The Crusader girl sighed, looking down. Windfire was always with her, wherever she went. But did he know that she was in love with him? Oceanlight continued to watch the grass as it swayed, just beyond her reach as she lay on the field, chin propped up on her arms. Did he know…would he ever? Did he love her as well?

Windfire looked on at Oceanlight's beautiful brown hair. They had known each other for seven years already. But how much he wished he could tell her the truth of his feelings, how much more she actually meant to him than she thought, how she was more than a mere friend…

There was an uneasy silence between the two, and finally, both sighed at the same time. Windfire glanced up at Oceanlight first, who looked back, smiling.

"Windfire? You know…that—we—I…I feel…"

The Ranger looked up. "I love you," he suddenly said. Oceanlight left him no time to take in the fact that he had just admitted his deepest secret. She took him into her arms and hugged him, grip so tight he thought she would never let go. His book lay on the ground beside him, all but forgotten.

"And I thought you didn't," she answered with so much emotion in her voice it startled him. The sky, the grass and the wind seemed to rejoice around them. "Promise you won't ever go back on that, alright!"

He smiled. "No, I won't," he replied. "And as long as you're with me, I'll do all I can for you! I promise. I promise I won't ever let you be in pain, or in sadness…"

Oceanlight smiled, and laughed. He knew that that image, of her beautiful face, that lyrical laugh, would remain in his memory forever. She loves me. She really loves me.


A roar resounded, through the stars, it seemed, as their deadly enemy, the god of the Dead Mine, raised its arms for another strike, crumbled, but just as powerful as it had been at the start of the battle. They, on the other hand, were weak with pain, burns and scars that it had inflicted. They looked on at the huge monster, struggling to stay on their feet.

No wonder it was called the god of the Dead Mine. Zakum had almost killed them already, and there was no way out for them, even with four teammates, and the power of their combined skills.

"Come on, let's finish it!" the Hermit in their party roared. A fresh barrage of attacks left his hands in the form of flaming stars. Together, the rest joined in.

Windfire could not have seen it coming. He had only noted the body of the monster, and readied a strike with a diamond arrow from his bow, too intent on hitting his target in its mouth, to see the rise of black around him. To hear the roar of wind that was not wind, but colder. To feel the grip of the darkness as it wrapped its cursed fingers around his existence.
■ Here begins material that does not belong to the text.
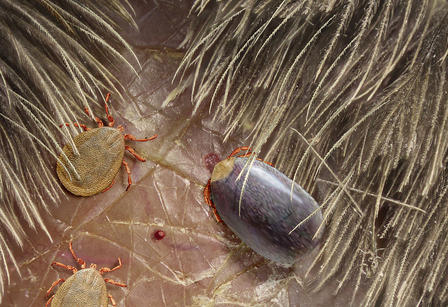 Model shows an engorged tick and two flat ticks attached to a recreation of a feathered skin surface.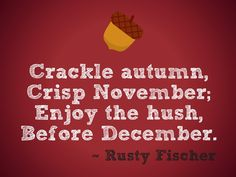 Image result for happy november sayings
He froze in his steps. The curse was shrieking through his blood, his ears, rendering his entire being unmoving and dead. Behind, he heard the cry of anguish from his beloved, as she shot forward to take on the monster, to cut off the spell once and for all.
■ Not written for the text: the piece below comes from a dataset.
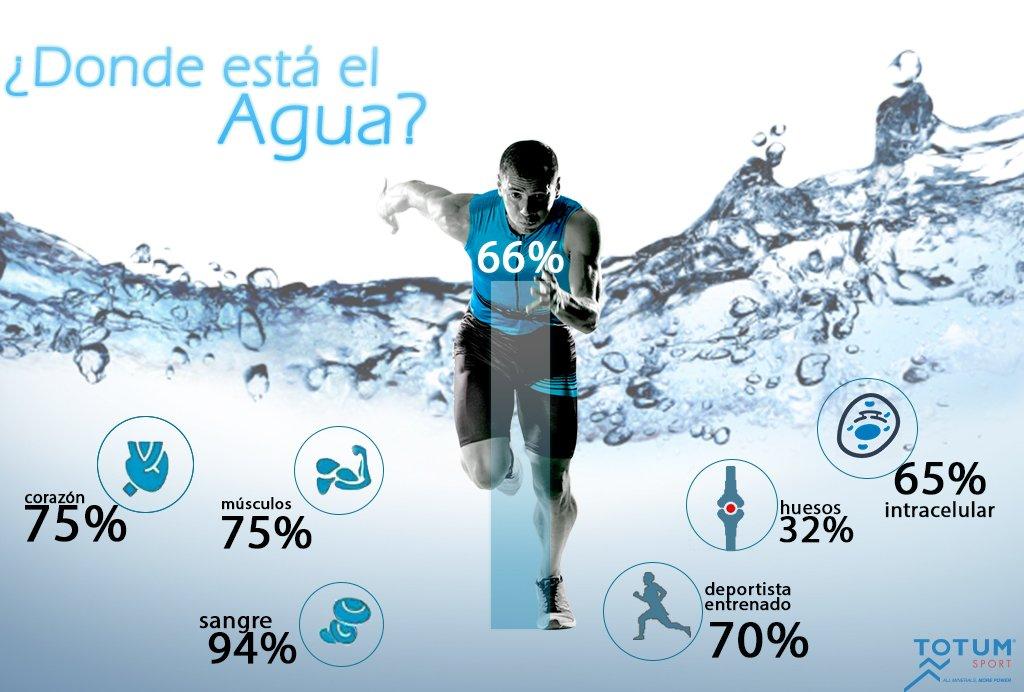 Dieta de un deportista nadador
But it was dying in him, he could feel. Shrivelling, all the skill and power he had ever own before, all he had trained to be, departing as he stood and watched…

It ended. Windfire gasped and fell upon the floor, bow lying among the jagged rocks of the fiery Zakum's prison. He reached for it, but dropped the weapon, arms too weak even to hold it up.
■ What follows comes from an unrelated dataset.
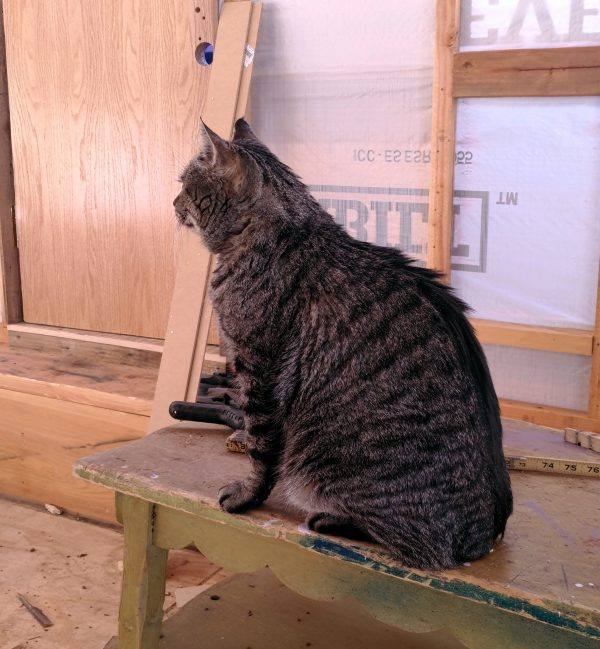 Major Tom, a large grey tabbycat, sits on a coffeetable in the tinker's wagon, determinedly & pointedly facing the other way.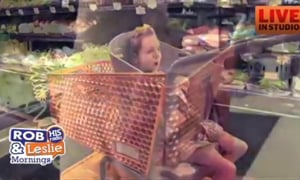 411 Special Grocery Carts and Harmful Sound Machines For Babies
"Windfire!" Oceanlight raced to his side and helped him to stand. "Windfire, are you alright?"

He took the bow again and drew an arrow on its bowstring, suddenly too hard to pull. And he tried to raise the energy of Power Arrow that he had so easily drawn up before. The magic fizzed in his palms and died.

"I—I can't do it anymore…I've lost all my skills," he gasped. Oceanlight shook her head hard.

"You'll get it again!" she exclaimed, wanting to believe that. "You'll regain your skills after some rest, after this battle is over!"

But Windfire knew, without trying, that it was over. Zakum's curse had taken it all away from him, and he was as weak as a beginner, not even the power of Arrow Blow remaining in his soul or his knowledge. It was gone.

The Ranger waited in the shadows behind the rocks as the rest battled for their lives' worth. He heard every resounding crash and scream and bang, and his heart never rested, until, at last, a colossal avalanche of rocks marked the death of the El Nath Party Quest boss.


He practiced everyday. Windfire tried repeatedly to learn the basic bowman skills all over again.

It was lost. He stood in the garden and tried his bow, which he was slowly forgetting how to use. He tried, failed, tried again, and never succeeded.

Oceanlight watched through the window, watched him as he fought to regain the skills he had lived with for so long, and had suddenly lost in that battle. She watched as he threw down his arrows in anger and sat with his face in his hands, shedding tears she had never seen in his eyes before.

And her pain grew with his. It was because of her, she suddenly realized.

She could have stopped him.

She could have taken the hit in his place and taken the pain instead of him.

She could have destroyed Zakum before its curse took effect.

She could have forgotten that stupid idea of hers to go for the El Nath Party quest in the first place, never taken him to the place where it had happened, never faced that creature of the underworld, never even faced the possibility of him losing all his fighting skill…

The thoughts whirled about in her mind and flayed wounds of guilt deep into her heart, scarred her soul eternally. A hundred things she could have done for him. And she had failed to do every one, failed him. It was because of her that his powers had been destroyed. Why did he suffer? She was the one who deserved the suffering.

Through the window, Windfire's angered, exhausted cry rang out, followed by the sound of his bow clattering to the ground.

And within herself, Oceanlight felt her spirit die, fade away like a dying flower.


Oceanlight became less and less willing to live, all of a sudden. Windfire saw her skin open with self-inflicted wounds, and when he tried to stop her, she screamed. She wanted to bleed, she said. She wanted to take his pain upon herself.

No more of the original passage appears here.